Les gens que Mme Simonian a mis en poste à la radio n’avait aucune maîtrise de ce secteur, aucune connaissance de la radio et, pour la plupart d’entre eux, une bien piètre connaissance des langues étrangères. Alexandra KOSTERINA, partie depuis peu pour travailler ailleurs, fut la première à organiser la curée. Placée à la tête de cette réforme sous le contrôle direct de sa proche amie Simonian, elle diminua immédiatement les effectifs des rédactions de langues étrangères, sans créer des pendants dans les succursales à l’étranger. C’est là où le bât blesse parce que cela prouve indiscutablement que les compétences ne firent pas transférées dans ces nouveaux centres opérationnels que vous vouliez créer sur le territoire de votre adversaire, mais tout bonnement perdues. Ce que l’on appelle en français « jeter l’enfant avec de l’eau du bain » ! Comme personne n’arrêta l’équipe opérationnelle ils continuèrent leur besogne.

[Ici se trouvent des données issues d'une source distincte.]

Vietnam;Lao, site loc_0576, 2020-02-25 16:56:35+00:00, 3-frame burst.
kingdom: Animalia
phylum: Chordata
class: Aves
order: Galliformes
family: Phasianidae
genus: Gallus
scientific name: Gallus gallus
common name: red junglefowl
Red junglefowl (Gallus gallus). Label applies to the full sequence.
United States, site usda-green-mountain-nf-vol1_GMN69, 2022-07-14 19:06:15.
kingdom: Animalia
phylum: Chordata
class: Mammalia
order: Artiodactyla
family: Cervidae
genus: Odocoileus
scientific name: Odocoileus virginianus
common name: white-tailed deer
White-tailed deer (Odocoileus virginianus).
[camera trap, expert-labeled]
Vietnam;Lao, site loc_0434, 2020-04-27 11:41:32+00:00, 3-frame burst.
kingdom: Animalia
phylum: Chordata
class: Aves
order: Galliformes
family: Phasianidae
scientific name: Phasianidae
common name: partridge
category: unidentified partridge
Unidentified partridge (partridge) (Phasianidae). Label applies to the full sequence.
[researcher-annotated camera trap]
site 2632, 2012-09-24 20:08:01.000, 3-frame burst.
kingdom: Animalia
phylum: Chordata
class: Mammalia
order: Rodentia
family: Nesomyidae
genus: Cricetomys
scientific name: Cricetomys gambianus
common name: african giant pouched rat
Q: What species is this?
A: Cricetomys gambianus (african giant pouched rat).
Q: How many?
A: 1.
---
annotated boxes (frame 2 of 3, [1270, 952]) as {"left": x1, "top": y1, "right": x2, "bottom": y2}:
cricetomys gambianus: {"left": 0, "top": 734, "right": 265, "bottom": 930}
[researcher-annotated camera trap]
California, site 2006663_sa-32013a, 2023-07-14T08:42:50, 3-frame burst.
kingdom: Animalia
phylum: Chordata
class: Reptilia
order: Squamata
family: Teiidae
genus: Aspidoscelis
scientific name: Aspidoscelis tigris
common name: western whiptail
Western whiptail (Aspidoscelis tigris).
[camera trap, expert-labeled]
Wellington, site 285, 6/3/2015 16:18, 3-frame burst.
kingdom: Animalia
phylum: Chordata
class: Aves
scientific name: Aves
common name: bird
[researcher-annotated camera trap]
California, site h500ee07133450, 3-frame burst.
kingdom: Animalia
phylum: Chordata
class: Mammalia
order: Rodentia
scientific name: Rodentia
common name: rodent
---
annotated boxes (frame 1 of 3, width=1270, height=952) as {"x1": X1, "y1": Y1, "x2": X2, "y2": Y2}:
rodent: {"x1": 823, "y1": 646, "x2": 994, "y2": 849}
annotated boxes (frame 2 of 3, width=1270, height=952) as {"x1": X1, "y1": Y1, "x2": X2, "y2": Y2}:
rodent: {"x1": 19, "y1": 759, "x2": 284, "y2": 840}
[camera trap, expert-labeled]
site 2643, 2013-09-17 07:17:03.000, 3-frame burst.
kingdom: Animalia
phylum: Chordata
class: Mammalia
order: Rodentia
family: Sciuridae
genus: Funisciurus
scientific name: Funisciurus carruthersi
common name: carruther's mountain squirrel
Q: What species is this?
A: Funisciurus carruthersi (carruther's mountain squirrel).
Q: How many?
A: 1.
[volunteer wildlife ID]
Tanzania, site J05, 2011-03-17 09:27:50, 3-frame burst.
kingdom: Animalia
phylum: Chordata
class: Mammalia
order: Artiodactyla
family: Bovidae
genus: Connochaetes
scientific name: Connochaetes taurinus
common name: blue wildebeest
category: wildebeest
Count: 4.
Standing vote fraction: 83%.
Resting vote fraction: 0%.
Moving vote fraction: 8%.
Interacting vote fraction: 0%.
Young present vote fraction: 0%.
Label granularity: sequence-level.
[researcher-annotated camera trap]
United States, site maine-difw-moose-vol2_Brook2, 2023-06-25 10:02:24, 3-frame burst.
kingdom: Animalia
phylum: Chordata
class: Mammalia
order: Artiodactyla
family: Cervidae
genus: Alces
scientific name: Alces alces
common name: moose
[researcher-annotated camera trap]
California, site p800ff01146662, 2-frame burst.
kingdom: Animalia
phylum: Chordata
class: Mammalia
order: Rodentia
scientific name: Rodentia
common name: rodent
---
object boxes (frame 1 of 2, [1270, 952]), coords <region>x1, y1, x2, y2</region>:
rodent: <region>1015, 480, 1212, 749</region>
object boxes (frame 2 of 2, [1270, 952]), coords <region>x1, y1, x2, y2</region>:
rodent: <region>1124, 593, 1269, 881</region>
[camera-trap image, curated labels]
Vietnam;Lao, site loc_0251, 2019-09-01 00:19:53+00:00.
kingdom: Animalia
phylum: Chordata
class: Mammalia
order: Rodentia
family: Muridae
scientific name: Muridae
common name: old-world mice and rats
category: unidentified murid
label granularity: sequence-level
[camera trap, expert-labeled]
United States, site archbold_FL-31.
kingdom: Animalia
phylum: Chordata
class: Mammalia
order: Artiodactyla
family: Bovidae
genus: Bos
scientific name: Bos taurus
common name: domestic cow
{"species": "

Très vite ils ont dissout la chaîne de télévision par internet franco-russe ProRussia.tv qui fut une franche réussite de la Russie à l’étranger, bien connue en France, avec les « compteurs Google » affichant jusqu’à 1 Million de visites hebdomadaires, pour visualiser le Journal télévisé de cette chaîne. Son ancien directeur général Gilles Arnaud nous a avoué ne pas vraiment comprendre pourquoi un tel sort frappa le fleuron de broadcasting russe en UE. Aucune raison valable de cette dissolution ne fut avancée. L’équipe franco-russe qui anima les travaux de ProRussia fut définitivement dissoute il y a un an.
Ensuite, l’hallali final  fut lancé : disparition, comme je vous disais, de TOUS les journalistes émettant en langues étrangères de toutes les rédactions nationales, à commencer par la rédaction japonaise et chinoise (leur nouveau chef ne maîtrise aucune langue de secteur et ne connaît rien à l’Asie), jusqu’à la rédaction arabe confiée maintenant à une ancienne secrétaire de moins de 30 ans, sans connaissance sérieuse de la langue ni du terrain.
Croyez-moi, Monsieur Le Président, notre consternation fut totale. Mais le ballet continua de plus belle : tous les rédacteurs-en-chef des services nationaux et leurs adjoints remerciés ; journalistes sérieux et compétents de plus de 30 ans interdits d’antenne ; arrivée des gens sans diplômes, sans culture et connaissances linguistiques et très jeunes par-dessus le marché.
C’est ainsi que ces nouveaux gestionnaires ont fait disparaître tout le système de diffusion sur les pays de la CEI. Vous aviez un service approprié pour ces émissions-radio en langues étrangères. Et bien, ce service n’existe plus. Le hasard (ou peut-être pas) voulut que cette disparition tombe le mois où le Sénat américain a promis une prime de plusieurs centaines de milliers de dollars à celui qui ferait taire « La Voix de la Russie » en CEI. Force m’est de constater que les gens travaillant pour votre radio présidentielle l’ont fait. Je suis presque sûr qu’ils furent chaleureusement acclamés dans l’Outre-Atlantique et qu’ils touchèrent cette prime promise.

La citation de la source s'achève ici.